Eric Schewe
- Fellowship Dates 2011-2011
- Research Topic British Imperialism and Social Change in Egypt during World War II
- Fellow or Grant Type Bureau of Educational and Cultural Affairs
- Affiliation Pre-doctoral candidate University of Michigan
Although Egypt did not declare war on the Axis powers until February 1945, Britain’s decision to base its military command for the Middle East in Cairo in 1939 and the Axis attacks on this base from Libya involved Egypt heavily in World War II and accelerated its political, economic, social and cultural development. Britain used the Egyptian Parliament’s decree of martial law, which it had demanded in the 1923 Constitution passed on Egypt’s formal independence, to command Egypt’s economy and society in new ways.
This research addresses a gap in historical scholarship focusing on civilian, cross-class Egyptian experiences during World War II and recorded in Arabic-language texts as a primary cause of historical change.
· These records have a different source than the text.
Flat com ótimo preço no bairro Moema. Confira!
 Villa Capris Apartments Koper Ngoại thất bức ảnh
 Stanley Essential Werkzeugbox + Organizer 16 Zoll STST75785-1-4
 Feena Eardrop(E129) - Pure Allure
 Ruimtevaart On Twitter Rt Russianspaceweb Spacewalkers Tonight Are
It explores how the war affected the relationship between society and the British-dominated Egyptian state and how Egyptian narratives and memories of the war evolved during the decline of British world power and the emergence of a viable anti- imperialist movement.
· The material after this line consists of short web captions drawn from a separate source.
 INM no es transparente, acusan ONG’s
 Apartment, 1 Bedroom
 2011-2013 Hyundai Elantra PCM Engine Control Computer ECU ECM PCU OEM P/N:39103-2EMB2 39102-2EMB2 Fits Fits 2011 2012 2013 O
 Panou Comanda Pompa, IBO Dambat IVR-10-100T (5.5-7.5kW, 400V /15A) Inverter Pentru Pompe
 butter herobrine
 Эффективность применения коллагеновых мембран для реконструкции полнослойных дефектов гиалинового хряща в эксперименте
The research relies on two interrelated groups of sources: records of the regime of martial law imposed by the Egyptian government at the request of the British and cultural representations of violence and social change during the war in contemporary Arabic-language mass news and entertainment media and in later Egyptian personal memoirs, official histories and fictional accounts. It hypothesizes that the British-directed Royal Egyptian government used hegemonic fears of new total, civilian-targeting forms of violence, like the air raid and terrorism, and rapid socioeconomic transformation as a result of war to impose new legislative, police, bureaucratic and economic techniques to control society and that these changes shaped the way Egyptian society experienced the war and narrated the war’s events to posterity.